As the third book in the Last Dragonslayer series, Jasper Fforde's
The Eye of Zoltar fails in only one
respect; that of actually finishing the story. It turns out that the series is
a tetralogy, not a trilogy, although Fforde's website does not have a due date
for the book currently titled Jennifer
and the Wizard (formerly The Great
Troll War.) The book itself follows orphan heroine Jennifer Strange as she
is dispatched to the precipitous terrain and treacherous politics of the
Cambrian Empire to retrieve the titular jewel, with the aid of newly-minted
sorcerer Perkins and pre-teen jeopardy tour guide Addy Powell, while at the
same time unmasking a conspiracy and educating the impossibly spoiled Princess
Shazeen in the fine art of not being a complete brat. As with the last book, there are a few niggles with continuity, not least that the trolls previously seen to be relatively sophisticated beings who consider humans as a cute but annoying invasive species have apparently reverted to being brutal, corpse-displaying savages. The stakes of the novel end up significantly greater than in the previous books, and it ends on an as yet unresolved cliffhanger, which is a bit of a bugger really.
Jane Collingwood once more provides a fine reading, with a wide
array of voices and accents; some better than others.
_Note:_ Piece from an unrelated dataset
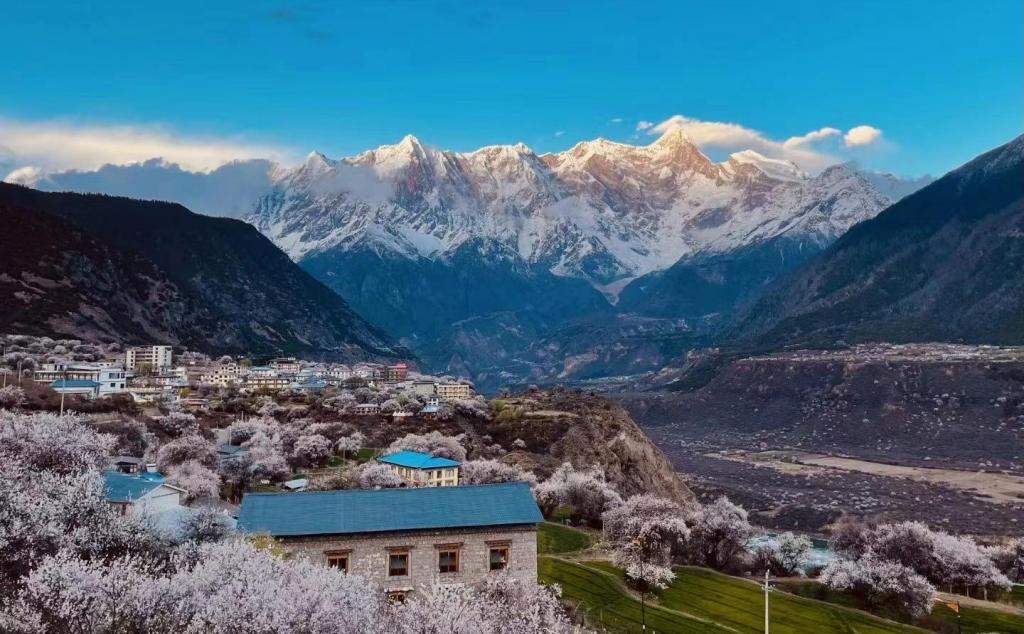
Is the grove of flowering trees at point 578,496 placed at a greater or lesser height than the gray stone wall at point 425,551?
lesser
Finally for the month, I gave up on Viking epic West of the Moon on the grounds that if
I'm going to tell my daughter she ought to change library books she isn't
reading, I ought to do the same myself, and instead picked up Cressida Cowell's
How to Train Your Dragon, on which
the film is based. It is a completely different beast, far more interested in
joke names about bodily functions than father-son bonding, and featuring a
culture in which dragons are ubiquitous in the place of hawks and hounds, but
less so as horses. It's not a bad book, and a quick read besides, although I'm
in no hurry to plough through the next eighteen of the buggers. I confess, I am
probably biased in that I saw the film first and loved it, and enjoyed the
second one (although it has its problems, some of which I think I overlooked in
considering the films as part of the wider world created in the accompanying TV
series,) but in this case I definitely prefer the film.
(1) Although in all honestly I am baffled by the reader, Roy
Dotrice's decision to give the Marquis a French accent. Name notwithstanding, I've always considered the Marquis to be a London boy.